Separately, Chairman of the Presidium of the Indonesian Furniture and Handicraft Industry Association (HIMKI) Abdul Sobur actually stated about the risk of falling demand due to high logistics costs.

At the same time, exporters are actually enjoying the opportunity to open up the United States market, along with access to Chinese products, which are still facing problems in Uncle Sam's country.

“In export destination markets, prices can rise by 10 to 15 percent because buyers pay for logistics.
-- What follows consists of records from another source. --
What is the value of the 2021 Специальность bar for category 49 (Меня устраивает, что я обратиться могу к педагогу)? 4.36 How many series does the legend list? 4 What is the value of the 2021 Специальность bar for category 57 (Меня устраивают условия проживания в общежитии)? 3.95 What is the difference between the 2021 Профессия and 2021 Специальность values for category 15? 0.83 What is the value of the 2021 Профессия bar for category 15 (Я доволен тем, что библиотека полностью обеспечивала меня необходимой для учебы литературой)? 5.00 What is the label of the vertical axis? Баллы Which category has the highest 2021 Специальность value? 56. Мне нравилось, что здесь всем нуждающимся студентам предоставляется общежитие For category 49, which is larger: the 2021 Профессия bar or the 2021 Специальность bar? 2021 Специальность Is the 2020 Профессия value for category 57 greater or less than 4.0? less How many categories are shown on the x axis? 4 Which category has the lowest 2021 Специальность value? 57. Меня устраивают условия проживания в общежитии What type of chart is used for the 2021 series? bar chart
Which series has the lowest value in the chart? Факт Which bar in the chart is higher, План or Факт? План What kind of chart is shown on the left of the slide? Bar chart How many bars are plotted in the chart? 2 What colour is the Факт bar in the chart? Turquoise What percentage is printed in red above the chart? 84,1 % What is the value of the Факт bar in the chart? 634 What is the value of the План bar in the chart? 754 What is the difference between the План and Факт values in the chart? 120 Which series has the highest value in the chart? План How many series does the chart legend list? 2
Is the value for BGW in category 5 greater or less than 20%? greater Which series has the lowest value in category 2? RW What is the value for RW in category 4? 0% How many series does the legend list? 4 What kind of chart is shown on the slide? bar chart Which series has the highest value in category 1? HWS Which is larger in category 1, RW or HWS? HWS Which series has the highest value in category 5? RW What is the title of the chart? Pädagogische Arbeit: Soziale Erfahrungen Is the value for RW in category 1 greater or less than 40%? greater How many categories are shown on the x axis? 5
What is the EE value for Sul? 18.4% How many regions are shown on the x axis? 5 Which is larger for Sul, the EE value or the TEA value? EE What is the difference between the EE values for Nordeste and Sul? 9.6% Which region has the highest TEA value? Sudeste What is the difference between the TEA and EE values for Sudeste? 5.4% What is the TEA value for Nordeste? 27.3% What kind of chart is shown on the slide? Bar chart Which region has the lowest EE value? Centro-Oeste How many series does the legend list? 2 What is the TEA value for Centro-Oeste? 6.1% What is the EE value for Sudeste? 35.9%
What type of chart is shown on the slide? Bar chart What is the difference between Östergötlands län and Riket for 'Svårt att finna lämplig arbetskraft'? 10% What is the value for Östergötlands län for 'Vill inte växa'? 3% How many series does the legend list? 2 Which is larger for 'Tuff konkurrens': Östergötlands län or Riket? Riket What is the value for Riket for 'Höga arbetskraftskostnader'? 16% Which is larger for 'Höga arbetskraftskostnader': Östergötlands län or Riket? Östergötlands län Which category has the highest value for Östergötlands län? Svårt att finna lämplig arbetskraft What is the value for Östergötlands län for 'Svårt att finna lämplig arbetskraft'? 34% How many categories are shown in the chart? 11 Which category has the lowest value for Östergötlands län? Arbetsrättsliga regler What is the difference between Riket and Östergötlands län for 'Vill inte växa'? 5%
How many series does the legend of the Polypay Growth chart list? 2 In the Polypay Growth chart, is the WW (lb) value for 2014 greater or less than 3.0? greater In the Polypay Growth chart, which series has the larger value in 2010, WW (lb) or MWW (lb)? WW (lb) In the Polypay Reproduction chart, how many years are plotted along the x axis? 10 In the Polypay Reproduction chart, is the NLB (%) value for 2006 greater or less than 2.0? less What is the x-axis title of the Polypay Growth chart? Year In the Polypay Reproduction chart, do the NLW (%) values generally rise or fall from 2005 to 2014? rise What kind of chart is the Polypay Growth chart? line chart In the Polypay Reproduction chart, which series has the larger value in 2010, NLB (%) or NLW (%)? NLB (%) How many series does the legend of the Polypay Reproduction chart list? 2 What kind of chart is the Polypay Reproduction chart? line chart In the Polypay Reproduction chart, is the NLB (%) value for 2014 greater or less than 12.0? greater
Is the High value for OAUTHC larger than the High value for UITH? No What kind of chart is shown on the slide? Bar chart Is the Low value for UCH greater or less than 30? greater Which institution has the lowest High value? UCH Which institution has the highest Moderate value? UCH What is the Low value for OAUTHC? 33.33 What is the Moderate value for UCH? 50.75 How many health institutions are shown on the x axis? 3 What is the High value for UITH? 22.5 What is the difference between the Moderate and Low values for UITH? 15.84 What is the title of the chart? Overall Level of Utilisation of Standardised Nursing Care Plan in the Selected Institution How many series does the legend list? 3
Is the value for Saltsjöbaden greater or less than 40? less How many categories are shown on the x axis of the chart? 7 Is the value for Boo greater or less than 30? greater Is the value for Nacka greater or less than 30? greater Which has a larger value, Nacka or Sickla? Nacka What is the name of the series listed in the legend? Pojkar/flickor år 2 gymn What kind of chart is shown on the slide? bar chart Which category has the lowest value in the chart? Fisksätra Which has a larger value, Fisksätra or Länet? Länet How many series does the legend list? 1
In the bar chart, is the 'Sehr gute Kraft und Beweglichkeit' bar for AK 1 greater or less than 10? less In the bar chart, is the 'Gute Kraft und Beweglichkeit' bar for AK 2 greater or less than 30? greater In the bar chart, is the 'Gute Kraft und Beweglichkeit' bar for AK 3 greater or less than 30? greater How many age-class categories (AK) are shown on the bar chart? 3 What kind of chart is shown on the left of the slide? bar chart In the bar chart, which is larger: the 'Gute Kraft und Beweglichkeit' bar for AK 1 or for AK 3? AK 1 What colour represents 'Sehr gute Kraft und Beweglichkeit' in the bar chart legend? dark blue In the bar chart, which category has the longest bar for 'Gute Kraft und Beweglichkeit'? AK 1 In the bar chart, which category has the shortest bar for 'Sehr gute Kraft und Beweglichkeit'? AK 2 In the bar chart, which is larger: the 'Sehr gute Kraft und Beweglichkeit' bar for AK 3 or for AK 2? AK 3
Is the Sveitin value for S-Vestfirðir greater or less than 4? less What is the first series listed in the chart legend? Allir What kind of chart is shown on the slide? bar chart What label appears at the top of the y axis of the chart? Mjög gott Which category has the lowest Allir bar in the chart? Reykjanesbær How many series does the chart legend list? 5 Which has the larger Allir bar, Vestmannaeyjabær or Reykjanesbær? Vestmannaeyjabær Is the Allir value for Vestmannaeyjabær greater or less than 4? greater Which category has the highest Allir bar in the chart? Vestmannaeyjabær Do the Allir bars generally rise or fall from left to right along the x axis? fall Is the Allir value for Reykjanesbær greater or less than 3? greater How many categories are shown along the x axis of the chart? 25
This has started to have an effect in the future, if the logistics cannot be followed by them, they can be stopped," he said.

Abdul Sobur believes that this problem can only be solved if Indonesia has its own shipping line. Over the years, transcontinental shipping management companies originating from abroad. Abdul Sobur suspected that there was a deliberate practice in setting shipping costs.

“I suspect there is some kind of cartel. So far, what has been shown is only from producing countries, not developed countries that are export destinations, even though the ones who are disadvantaged by this logistical condition are the buyers," he said.

Exports of wood and goods from wood recorded an increase of 22.36 percent from US$2.77 billion to US$3.39 in the period January to September 2021. The export value grew fantastically, despite the simulation of UNCTAD calculations which stated that furniture products were one of the most expensive products in the world. most affected by rising global logistics costs.

According to the UNCTAD simulation, five product groups that experienced a significant increase include computers, electronics, and optical products (11.4 percent); furniture (10.2 percent); textiles and textile products (10.1 percent); rubber and plastic products (9.4 percent); and pharmaceutical products and electrical equipment (7.5 percent).